Still, it’s to his credit that Spielberg fleshes out what the revelations of these papers meant for the US at the time. So often in these sorts of thriller-ish dramas, the trigger for the action is a red herring. But Spielberg skillfully interlaces archival footage to animate the Pentagon Papers’ evidence that a cascade of political leaders – Presidents Eisenhower, Kennedy (“The United States, as everyone knows, will not start a war”) and Lyndon Baines Johnson – had been lying about Vietnam to the public and congress for thirty years and still sent American boys into a pointlessly perilous situation, just to avoid humiliation. (Australia’s own Prime Minister, Harold Holt, committed us deeper into the Vietnam War with his affirmation, “all the way with LBJ”.)

 

As a journalism-meets-spy film, The Post mainly comprises scenes in which people talk to each other in offices and smokey dining rooms. But these indoor sequences are made dynamic with handheld cameras and shots that track us across the horizontal grid of newsroom fluorescent lights (familiar to us from that other titan of the journalism film, All The President’s Men), and upward from floor to ceiling.
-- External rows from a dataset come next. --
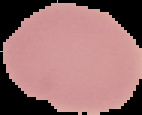

Segmented cell region on a black background. Image is 142×115 pixels. From a thin blood film. Result: negative for Plasmodium parasites.Look for Plasmodium parasites.
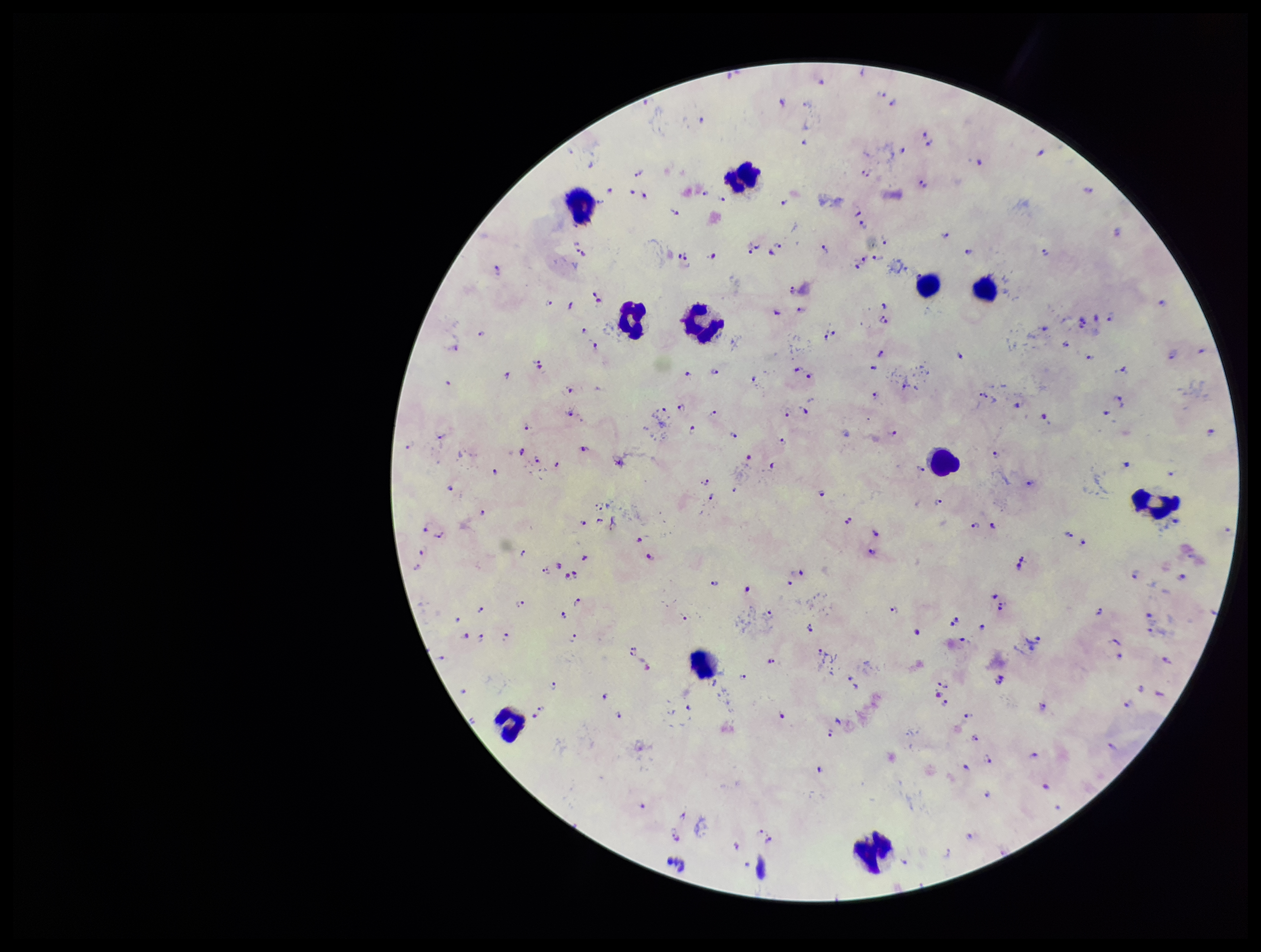
Detected.

Summary:
  - Field of view: single
  - Patient malaria status: positive
  - Image size: 1261×952 pixels
  - Species reported for this patient: Plasmodium falciparum
  - Leukocyte count: 11
  - Capture: smartphone photograph through the microscope eyepiece
  - Preparation: thick smear
  - Parasite count: 169
  - Stain: Giemsa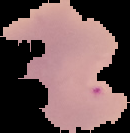
image size = 130×133 pixels
malaria status = parasitized
image type = cell region segmented out of the field of view; surrounding area masked to black
preparation = thin blood smear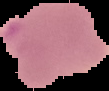

{
  "image_type": "segmented cell region with the area outside set to black",
  "image_size": "109×91 pixels",
  "result": "no Plasmodium parasites detected",
  "preparation": "thin blood smear"
}Assess this cell for malaria.
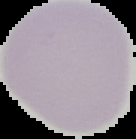

Uninfected.

image type = segmented cell region with the area outside set to black
preparation = thin blood smear
image size = 136×139 pixelsAssess the morphology of the erythrocytes.
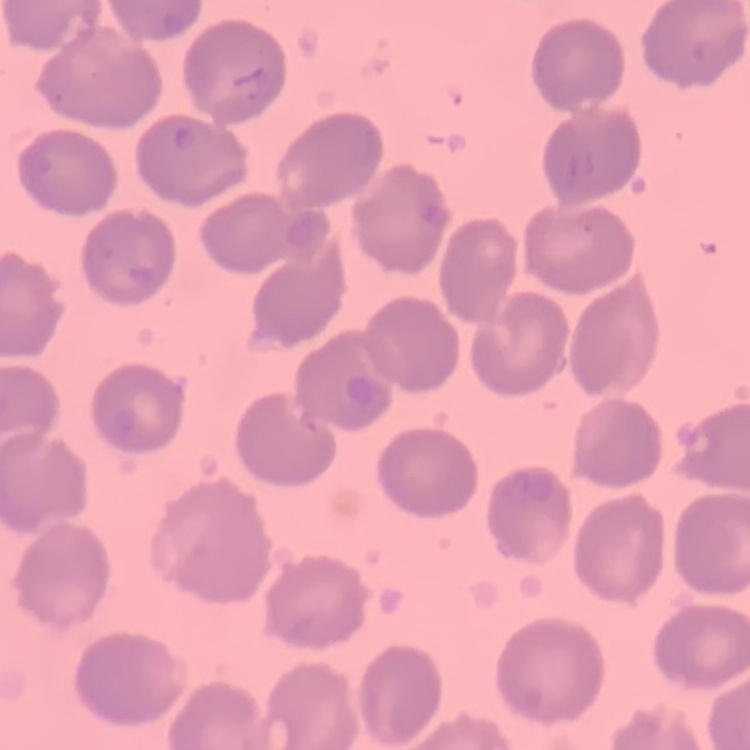
They show no rouleaux formation.

Thin peripheral smear. Field's or Giemsa stain. One tile cut from a larger photomicrograph.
There are film noir-ish scenes of paranoia, in which the camera circles a gloriously kaftanned Streep from above while she’s on the phone, trapped in indecision during the film’s middle sequences, as well as shots of diagonally-cut architecture reminiscent of one of the great films of 1970s political anxiety, The Parallax View.
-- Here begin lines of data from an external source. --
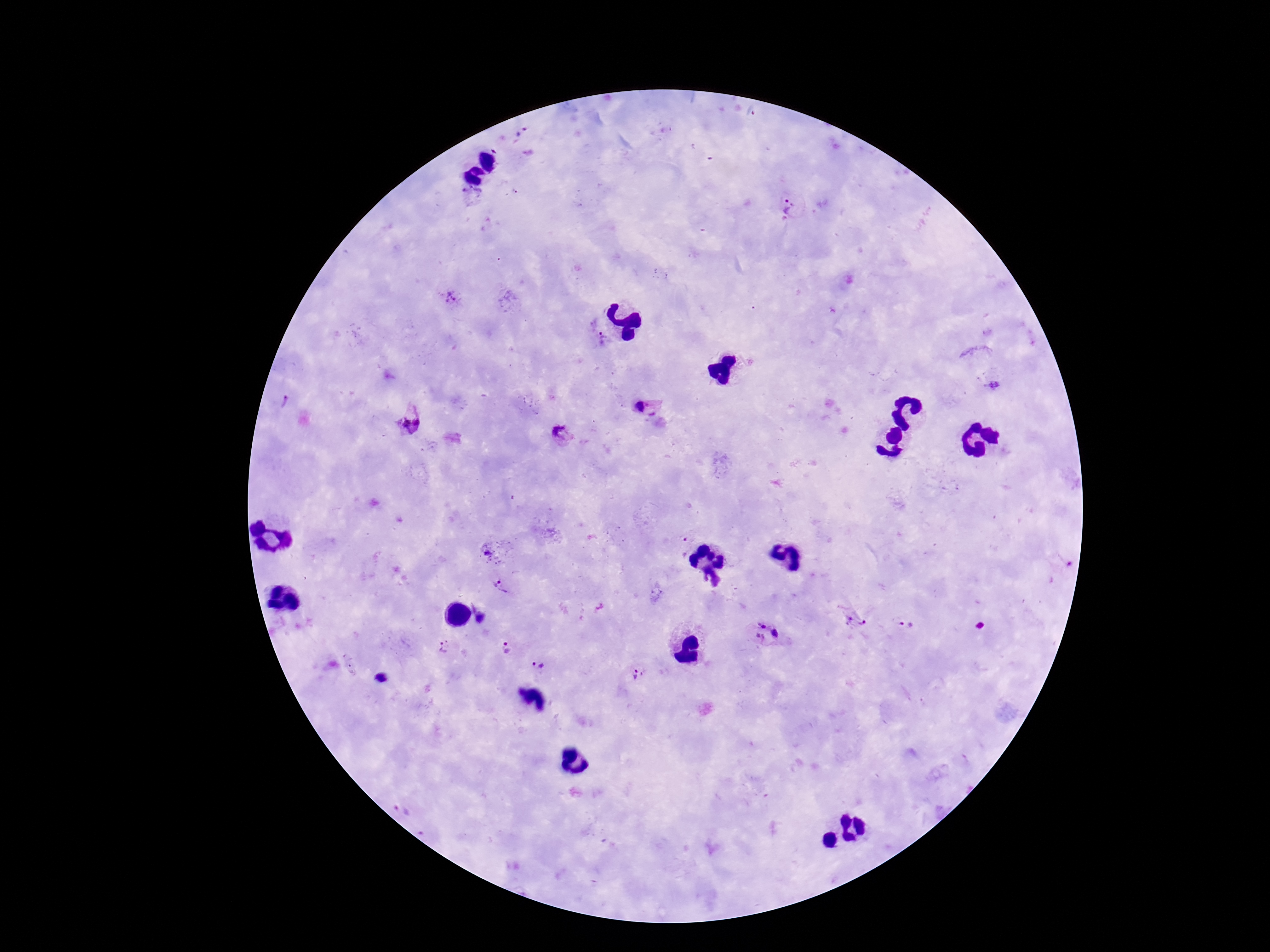

magnification = 100x
stain = Giemsa
capture = smartphone camera through the microscope eyepiece
Plasmodium parasite locations = approximate centers as {x, y} in pixels: {523, 133}, {472, 195}, {791, 209}, {451, 297}, {601, 339}, {995, 386}, {285, 404}, {641, 407}, {418, 422}, {405, 423}, {560, 432}, {681, 546}, {488, 554}, {501, 588}, {481, 618}, {856, 623}, {906, 624}, {761, 625}, {775, 633}, {760, 637}, {445, 647}, {506, 648}, {538, 665}, {639, 675}, {382, 679}, {403, 808}
field of view = one from this slide
patient malaria status = positive
image size = 1270×952 pixels
preparation = thick peripheral-blood smear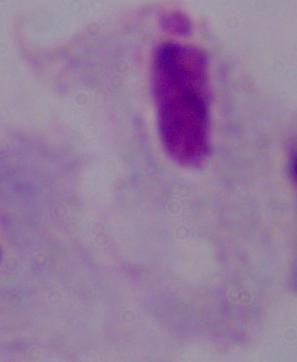 1000x magnification. A trichomonad is shown. Micrograph.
Other moments of abstraction leap out from the blue-tinted office backdrop: on a New York street corner, when Bradlee and his staff seize on the first, fateful Pentagon Papers leak published in the Times, the camera lingers as the wind whips their hair and ties into the blustering air, and they grasp the newspapers thrown into shock. These rich visions of metaphorical, political chaos were all but absent from the last big journalism film, Spotlight (2015), also scripted by The Post’s Liz Hannah and Josh Singer, but less imaginatively directed.

 

Ben Bradlee and two other newspapermen in front of a paper stand on the street, holding a copy of the New York Times.

Rich visions of metaphorical, political chaos. Photo Credit: Niko Tavernise.

For her part, Streep embodies Graham as a torn, under-confident woman, anxious but eventually resolute. “She felt alone in that decision” to publish, said Streep recently. There’s a gender critique here that’s very of-the-moment, and not typically Spielbergian – as a woman in a man’s world, Graham is spoken over, coddled, undermined (she has her seat pushed in for her by a colleague at a business meeting, is pushed past by a board member) but she comes to model a different kind of leadership – collaborative, considered, enquiring, open to feedback and changing course.

The Post is a film that’s deeply nostalgic for print. It speaks from one moment of rupture in the media industry, to another moment today. Freedom of the press versus governmental secrecy – whether the press serves the governed or the government – is its core moral story.

Hanks spoke recently about how he first read the script in October 2016, a time when he thought the next president would be woman. That unerring faith in US politics as following a self-correcting, ever-progressive trajectory is at the centre of The Post’s belief system. That the film failed to realise that a new US president could initiate his own ongoing siege on the free and independent press, that it was made in one era and released in another, is both the biggest failing of its liberal Hollywood politics, and its most intriguing facet.